Final answer:
The initial data set's mean was 10066.67 SSP, and the median was 1800 SSP. After removing the outlier (68000), the new mean was 2825 SSP, and the median remained the same at 1800 SSP. The median is considered more appropriate as a measure for this data set because it is less influenced by the extreme outlier.
Step-by-step explanation:
a) To find the mean of the given data, we add all the data values together and divide by the number of data values.
The given data values in SSP are: 745, 2000, 1500, 68000, 461, 549, 3750, 1800, 4795.
Their sum is 745 + 2000 + 1500 + 68000 + 461 + 549 + 3750 + 1800 + 4795 = 90600.
Since there are 9 households, we divide 90600 by 9 to get the mean, which is 90600 / 9 = 10066.67 SSP.
To find the median, we arrange the data values in ascending order and locate the middle value. If there is an even number of data values, we take the average of the two middle values. The ordered data values are: 461, 549, 745, 1500, 1800, 2000, 3750, 4795, 68000.
The middle value is 1800, hence the median is 1800 SSP.
b) It seems that the value 68000 is an outlier, as it is much larger than the rest of the data. Excluding this value, we get the new sum as 90600 - 68000 = 22600.
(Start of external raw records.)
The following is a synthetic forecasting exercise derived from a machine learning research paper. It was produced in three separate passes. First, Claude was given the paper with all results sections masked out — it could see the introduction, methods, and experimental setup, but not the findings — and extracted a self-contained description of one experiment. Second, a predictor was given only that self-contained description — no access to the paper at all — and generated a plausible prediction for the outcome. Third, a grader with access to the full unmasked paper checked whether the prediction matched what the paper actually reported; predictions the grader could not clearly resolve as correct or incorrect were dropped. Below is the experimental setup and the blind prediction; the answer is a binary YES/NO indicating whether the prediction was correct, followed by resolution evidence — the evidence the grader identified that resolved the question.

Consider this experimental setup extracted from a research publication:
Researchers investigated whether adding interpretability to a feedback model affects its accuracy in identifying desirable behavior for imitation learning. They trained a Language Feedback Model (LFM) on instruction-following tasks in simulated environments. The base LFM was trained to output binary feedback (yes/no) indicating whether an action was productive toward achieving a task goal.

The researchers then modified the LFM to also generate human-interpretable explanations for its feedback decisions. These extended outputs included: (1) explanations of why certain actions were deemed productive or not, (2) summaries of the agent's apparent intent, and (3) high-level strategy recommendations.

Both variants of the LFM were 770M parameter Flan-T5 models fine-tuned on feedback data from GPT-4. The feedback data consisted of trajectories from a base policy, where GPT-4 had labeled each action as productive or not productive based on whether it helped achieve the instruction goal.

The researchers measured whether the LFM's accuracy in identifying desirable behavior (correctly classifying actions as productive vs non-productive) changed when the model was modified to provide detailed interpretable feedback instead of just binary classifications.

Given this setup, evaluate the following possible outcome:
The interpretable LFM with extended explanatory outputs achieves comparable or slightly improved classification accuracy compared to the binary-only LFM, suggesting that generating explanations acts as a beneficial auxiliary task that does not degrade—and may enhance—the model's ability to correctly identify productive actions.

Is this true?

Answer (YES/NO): YES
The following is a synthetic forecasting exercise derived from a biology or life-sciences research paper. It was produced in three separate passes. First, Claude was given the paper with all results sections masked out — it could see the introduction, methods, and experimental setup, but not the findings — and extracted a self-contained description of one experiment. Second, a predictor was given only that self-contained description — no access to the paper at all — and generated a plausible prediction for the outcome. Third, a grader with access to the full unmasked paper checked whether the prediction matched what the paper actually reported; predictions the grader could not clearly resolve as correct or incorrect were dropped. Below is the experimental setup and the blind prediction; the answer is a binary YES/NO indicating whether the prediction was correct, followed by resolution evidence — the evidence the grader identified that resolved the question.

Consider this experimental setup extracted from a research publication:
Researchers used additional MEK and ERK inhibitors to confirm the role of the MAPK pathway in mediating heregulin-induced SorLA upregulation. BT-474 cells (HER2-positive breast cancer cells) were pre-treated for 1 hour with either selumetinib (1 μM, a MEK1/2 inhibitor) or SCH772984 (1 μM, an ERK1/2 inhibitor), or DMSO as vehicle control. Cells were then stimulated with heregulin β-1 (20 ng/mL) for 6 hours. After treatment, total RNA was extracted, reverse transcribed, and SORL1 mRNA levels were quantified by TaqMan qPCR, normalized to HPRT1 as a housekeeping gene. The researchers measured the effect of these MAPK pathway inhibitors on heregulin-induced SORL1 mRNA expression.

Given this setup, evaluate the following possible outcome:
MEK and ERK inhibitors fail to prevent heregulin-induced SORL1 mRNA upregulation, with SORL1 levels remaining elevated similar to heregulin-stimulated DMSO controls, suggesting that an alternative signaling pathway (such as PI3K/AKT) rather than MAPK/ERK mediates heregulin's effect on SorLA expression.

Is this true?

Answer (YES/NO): NO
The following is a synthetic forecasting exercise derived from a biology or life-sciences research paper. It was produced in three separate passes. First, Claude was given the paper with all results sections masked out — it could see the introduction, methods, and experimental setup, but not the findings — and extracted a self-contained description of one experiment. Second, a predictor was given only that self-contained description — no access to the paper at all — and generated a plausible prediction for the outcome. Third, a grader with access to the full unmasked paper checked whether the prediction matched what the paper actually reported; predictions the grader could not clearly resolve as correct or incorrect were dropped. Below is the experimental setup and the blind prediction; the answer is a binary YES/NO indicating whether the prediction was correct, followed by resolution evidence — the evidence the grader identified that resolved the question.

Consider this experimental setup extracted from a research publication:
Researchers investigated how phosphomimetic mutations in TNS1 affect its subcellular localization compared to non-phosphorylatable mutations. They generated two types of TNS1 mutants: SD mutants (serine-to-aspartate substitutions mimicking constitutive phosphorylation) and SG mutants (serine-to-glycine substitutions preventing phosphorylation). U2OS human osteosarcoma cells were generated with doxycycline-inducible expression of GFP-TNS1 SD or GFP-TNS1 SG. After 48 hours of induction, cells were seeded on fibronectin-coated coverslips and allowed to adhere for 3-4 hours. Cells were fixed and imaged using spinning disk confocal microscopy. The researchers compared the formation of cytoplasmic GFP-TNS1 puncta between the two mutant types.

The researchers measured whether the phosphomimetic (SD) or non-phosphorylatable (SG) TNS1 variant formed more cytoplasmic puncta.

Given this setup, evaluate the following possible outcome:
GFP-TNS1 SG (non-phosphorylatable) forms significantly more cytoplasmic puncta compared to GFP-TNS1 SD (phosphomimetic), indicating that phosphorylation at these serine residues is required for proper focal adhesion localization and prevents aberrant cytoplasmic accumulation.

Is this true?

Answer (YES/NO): YES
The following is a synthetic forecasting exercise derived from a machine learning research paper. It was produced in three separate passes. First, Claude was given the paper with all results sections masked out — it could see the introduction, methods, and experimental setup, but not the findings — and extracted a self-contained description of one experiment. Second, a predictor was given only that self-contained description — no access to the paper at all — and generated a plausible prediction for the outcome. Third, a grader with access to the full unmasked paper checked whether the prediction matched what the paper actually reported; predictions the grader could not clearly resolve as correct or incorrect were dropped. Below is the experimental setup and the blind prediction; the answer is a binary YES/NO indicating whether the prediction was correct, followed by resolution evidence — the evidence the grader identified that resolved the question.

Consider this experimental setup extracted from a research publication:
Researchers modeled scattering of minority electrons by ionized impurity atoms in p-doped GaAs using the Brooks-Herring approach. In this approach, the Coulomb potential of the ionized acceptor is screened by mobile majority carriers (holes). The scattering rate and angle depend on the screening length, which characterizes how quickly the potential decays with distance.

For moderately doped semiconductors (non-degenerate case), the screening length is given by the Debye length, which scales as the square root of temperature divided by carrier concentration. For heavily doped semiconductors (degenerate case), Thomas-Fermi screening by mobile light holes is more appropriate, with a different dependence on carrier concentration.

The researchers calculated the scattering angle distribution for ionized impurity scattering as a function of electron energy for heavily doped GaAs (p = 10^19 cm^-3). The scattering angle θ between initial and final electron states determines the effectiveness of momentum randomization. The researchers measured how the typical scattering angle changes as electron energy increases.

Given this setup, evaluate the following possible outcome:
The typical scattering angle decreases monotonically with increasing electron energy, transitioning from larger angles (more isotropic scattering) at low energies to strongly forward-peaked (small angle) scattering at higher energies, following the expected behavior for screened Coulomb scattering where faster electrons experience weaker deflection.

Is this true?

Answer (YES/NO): NO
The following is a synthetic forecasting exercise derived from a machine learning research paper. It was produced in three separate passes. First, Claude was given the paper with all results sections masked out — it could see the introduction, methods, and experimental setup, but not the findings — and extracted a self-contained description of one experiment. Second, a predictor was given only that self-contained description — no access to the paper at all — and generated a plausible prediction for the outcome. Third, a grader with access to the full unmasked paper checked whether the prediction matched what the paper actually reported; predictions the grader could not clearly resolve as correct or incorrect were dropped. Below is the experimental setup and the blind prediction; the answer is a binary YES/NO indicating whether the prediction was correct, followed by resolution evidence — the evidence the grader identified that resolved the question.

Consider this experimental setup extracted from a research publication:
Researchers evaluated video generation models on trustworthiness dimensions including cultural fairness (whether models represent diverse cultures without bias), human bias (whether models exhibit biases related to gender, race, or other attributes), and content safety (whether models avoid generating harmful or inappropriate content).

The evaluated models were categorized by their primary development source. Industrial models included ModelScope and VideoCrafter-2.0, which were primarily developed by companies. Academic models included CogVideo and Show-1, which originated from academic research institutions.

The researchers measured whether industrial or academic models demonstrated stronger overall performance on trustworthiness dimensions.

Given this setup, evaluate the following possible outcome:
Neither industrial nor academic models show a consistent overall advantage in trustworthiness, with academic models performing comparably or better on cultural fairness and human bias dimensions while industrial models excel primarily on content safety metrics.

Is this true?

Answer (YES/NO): NO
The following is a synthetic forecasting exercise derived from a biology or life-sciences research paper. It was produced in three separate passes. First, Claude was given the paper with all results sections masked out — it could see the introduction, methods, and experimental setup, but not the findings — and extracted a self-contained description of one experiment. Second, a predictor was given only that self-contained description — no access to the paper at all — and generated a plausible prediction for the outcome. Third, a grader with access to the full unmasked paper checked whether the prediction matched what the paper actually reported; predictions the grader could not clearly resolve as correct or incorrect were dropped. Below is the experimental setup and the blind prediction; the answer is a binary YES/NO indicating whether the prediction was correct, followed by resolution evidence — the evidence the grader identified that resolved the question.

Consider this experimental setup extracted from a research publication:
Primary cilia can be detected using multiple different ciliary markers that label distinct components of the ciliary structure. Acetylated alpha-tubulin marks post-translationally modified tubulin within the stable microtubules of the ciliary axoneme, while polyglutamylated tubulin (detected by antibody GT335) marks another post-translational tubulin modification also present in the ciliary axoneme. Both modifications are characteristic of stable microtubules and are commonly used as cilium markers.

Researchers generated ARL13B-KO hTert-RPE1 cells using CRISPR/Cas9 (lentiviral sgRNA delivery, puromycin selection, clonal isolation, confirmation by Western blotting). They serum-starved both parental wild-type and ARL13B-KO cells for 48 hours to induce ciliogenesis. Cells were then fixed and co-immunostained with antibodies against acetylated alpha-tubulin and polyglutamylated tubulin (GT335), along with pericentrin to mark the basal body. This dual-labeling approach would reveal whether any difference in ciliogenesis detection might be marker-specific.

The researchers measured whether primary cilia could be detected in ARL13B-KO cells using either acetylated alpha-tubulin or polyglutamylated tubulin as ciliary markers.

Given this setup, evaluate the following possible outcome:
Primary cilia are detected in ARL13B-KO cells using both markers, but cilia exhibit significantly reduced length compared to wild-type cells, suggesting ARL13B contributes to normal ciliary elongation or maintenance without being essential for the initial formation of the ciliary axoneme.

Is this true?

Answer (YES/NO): NO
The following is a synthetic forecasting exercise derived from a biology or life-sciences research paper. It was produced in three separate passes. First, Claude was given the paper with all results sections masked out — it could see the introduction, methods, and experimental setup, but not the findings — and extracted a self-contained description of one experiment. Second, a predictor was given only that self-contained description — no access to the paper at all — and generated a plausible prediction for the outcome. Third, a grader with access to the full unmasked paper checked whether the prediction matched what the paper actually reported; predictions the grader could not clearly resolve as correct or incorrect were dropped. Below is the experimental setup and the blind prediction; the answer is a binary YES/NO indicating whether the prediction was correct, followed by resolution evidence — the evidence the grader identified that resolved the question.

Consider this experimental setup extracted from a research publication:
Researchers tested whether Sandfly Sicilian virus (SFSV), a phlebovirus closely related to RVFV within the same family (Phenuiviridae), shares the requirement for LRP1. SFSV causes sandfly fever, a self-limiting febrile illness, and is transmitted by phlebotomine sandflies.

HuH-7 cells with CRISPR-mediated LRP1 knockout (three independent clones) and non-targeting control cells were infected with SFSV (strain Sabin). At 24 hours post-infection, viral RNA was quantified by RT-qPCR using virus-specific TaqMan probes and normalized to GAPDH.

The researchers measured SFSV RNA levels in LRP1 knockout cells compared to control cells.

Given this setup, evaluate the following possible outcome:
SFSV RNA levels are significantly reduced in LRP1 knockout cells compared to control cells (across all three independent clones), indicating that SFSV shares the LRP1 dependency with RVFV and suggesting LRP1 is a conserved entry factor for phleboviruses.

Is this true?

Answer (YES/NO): NO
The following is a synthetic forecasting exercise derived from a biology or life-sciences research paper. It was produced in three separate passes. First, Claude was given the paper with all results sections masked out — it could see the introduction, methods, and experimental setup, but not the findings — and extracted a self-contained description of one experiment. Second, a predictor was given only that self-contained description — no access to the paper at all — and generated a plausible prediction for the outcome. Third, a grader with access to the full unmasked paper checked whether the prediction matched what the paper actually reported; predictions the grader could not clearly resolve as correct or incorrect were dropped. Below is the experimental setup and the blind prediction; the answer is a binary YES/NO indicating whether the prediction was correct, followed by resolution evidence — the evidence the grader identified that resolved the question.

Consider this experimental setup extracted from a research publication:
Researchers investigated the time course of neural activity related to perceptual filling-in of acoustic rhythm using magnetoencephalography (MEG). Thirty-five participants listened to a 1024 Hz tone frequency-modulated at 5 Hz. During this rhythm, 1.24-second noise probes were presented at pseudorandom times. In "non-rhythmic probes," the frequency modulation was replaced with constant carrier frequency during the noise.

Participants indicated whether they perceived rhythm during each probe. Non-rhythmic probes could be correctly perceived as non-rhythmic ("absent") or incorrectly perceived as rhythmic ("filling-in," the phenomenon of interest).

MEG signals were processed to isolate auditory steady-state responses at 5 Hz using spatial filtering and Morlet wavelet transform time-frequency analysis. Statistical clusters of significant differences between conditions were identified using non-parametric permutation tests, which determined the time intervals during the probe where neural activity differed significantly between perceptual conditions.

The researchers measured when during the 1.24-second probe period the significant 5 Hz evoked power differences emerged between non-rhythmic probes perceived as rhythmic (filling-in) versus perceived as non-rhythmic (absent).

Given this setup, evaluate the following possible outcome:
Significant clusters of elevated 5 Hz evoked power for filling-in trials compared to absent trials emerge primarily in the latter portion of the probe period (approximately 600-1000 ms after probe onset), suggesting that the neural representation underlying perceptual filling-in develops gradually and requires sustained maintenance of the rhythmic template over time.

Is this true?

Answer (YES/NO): NO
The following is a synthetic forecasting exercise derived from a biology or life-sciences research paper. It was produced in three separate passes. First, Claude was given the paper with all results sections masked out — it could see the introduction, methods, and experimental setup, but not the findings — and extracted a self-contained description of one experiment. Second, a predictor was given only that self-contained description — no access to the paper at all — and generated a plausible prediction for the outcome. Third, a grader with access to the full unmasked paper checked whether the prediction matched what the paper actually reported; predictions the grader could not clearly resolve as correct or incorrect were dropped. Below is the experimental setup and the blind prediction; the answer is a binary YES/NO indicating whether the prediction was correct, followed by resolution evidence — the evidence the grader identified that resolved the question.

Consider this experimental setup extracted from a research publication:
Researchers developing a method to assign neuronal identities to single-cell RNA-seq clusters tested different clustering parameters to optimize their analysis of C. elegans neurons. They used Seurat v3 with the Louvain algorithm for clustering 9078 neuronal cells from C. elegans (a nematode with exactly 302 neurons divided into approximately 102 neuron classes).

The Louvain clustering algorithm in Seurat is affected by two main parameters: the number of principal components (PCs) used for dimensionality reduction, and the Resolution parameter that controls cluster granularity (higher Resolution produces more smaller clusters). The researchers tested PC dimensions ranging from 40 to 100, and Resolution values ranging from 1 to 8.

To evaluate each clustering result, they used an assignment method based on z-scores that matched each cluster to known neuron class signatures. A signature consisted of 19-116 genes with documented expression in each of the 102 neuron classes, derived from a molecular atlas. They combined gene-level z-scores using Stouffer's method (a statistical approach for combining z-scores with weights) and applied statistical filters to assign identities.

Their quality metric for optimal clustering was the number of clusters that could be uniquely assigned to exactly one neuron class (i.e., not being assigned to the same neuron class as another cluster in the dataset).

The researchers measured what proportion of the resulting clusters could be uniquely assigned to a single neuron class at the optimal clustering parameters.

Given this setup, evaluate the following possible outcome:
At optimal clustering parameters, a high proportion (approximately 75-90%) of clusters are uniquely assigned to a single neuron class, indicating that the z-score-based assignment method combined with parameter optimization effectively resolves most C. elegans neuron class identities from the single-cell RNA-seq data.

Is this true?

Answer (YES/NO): YES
The new mean with the outlier removed is 22600 / 8 = 2825 SSP, and the new median without the outlier (since 68000 was the last value) remains 1800 SSP.
Both the mean and median changed, but the mean changed more significantly when the outlier was dropped, indicating that the mean is more sensitive to outliers.
c) For this series, considering the presence of an outlier, the median is more appropriate as a measure of central tendency because it is less affected by extreme values.